Only one stretch of the material below is wanted: everything from the line containing "Screenshot von der" down to the line containing "Bride with champagne.", both ends included. Repeat it exactly and skip the pictures.

§ Dataset excerpts

-----

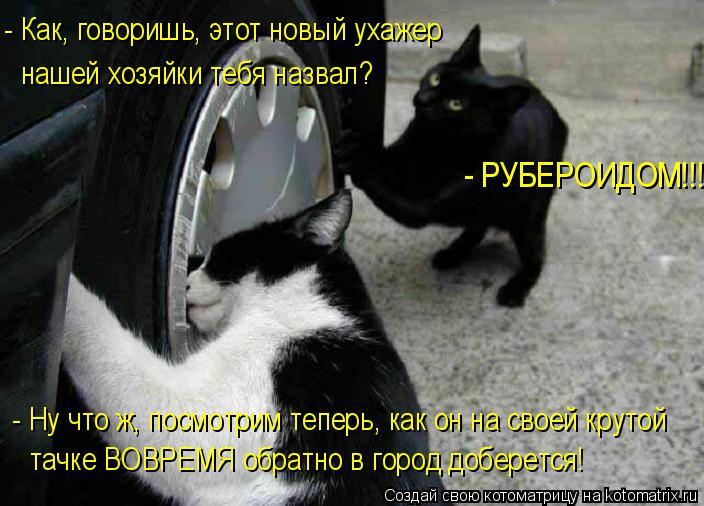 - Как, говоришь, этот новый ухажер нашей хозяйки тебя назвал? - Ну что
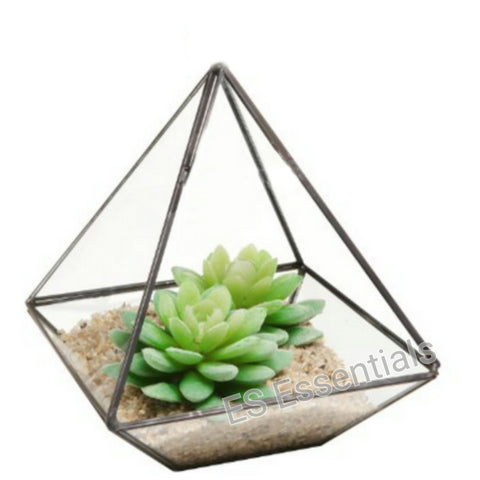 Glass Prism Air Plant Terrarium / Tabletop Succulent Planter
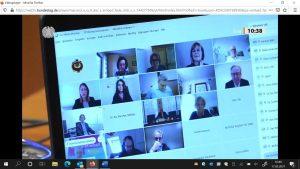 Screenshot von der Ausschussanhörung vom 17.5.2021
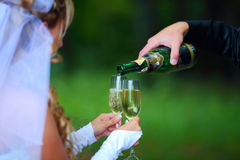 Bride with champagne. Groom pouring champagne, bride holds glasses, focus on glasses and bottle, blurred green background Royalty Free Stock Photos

-----

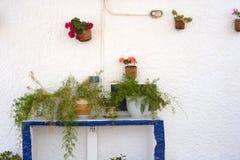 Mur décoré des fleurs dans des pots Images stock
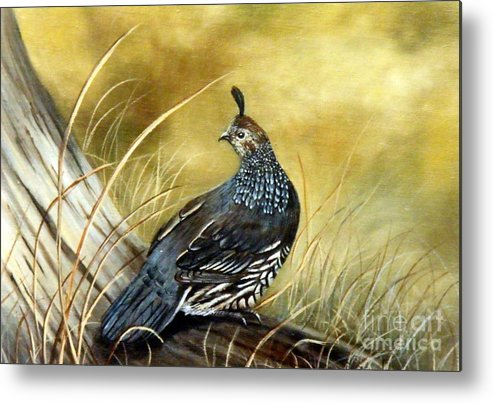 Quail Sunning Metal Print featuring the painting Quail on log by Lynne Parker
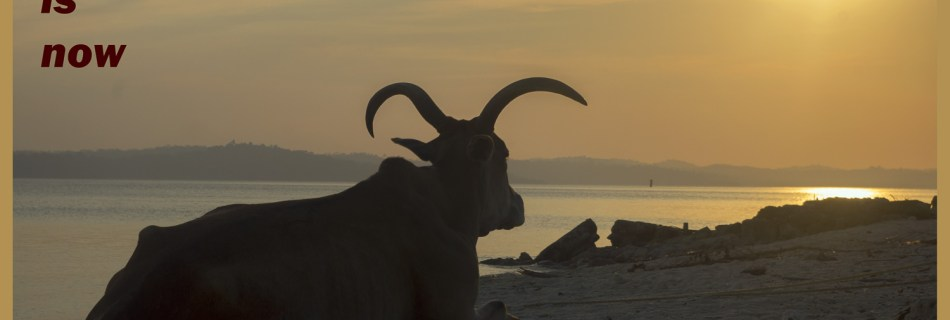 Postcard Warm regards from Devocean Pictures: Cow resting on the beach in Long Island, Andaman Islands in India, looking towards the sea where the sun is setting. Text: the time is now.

-----

§ Output for this task
 Screenshot von der Ausschussanhörung vom 17.5.2021
 Bride with champagne. Groom pouring champagne, bride holds glasses, focus on glasses and bottle, blurred green background Royalty Free Stock Photos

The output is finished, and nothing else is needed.